Screens are not extremely unhealthy for your eyes. However, just using them for extended periods of time is prone to causing visual fatigue and concerns such as dry eye syndrome. It’s become so widespread that it even has its own term, digital eye strain. It’s also well established which influences raise your chances of getting it, such as poor lighting, glare, and not trying to take sufficient rest periods or blinking enough.
As you notice, our eyes actually bear the brunt of the stress of modern living. But let’s take a closer look at the responsibility of water in our eyes and see what happens if we don’t do our part in keeping them adequately hydrated.
Tears are scientifically similar to saliva in that they consist of water, mineral deposits, and fatty acids, as well as antimicrobial and antibacterial properties. However, unlike saliva, they are not all the same. You feel intense tears when enjoying a good TV series or making an argument with your spouse. Reflex tears occur when it is extremely windy or cold or while you are cutting onions. and basal tears, which are always present on the base of your eyes.

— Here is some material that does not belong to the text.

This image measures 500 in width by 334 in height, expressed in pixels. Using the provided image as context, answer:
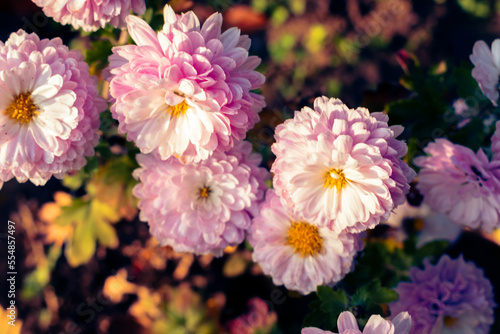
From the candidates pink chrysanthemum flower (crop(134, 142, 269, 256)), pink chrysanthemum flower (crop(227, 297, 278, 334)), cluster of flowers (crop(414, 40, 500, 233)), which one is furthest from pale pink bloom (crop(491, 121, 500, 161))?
pink chrysanthemum flower (crop(227, 297, 278, 334))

These last tears are by far the most essential for your overall eye health because they safeguard, moisturize, and nurture your eyes all day. Dehydration, on the other hand, makes it very hard for one’s eyes to ensure a healthy surface of basal tears. Initially, this may manifest as dry eyes, eye fatigue, and other vision issues. Concerningly, because dirt, dust particles, and other particles can enter your eyes more easily, they might become red and irritated, leading to severely painful and presumably eyesight-threatening infections.
Since the eye has high water content and relies heavily on liquids to work correctly, your amount of water intake is directly related to your danger of certain prevalent eye illnesses and conditions. Dry eye syndrome is the most prevalent of these. The signs of dry eye syndrome range from eye dryness and light sensitivity to tearing and extreme tiredness. The illness is also associated with a number of other diseases, including retinal blood vessel disease and other vision problems.
So keep in mind that staying hydrated extends further than your fancy water bottle. Change your lifestyle today to keep healthy eyes for tomorrow in mind. Maintain a very healthy diet that consists of foods that are good for the eyes. Integrating these meals into your everyday diet can help your eyes safeguard against eye diseases and keep your vision healthy.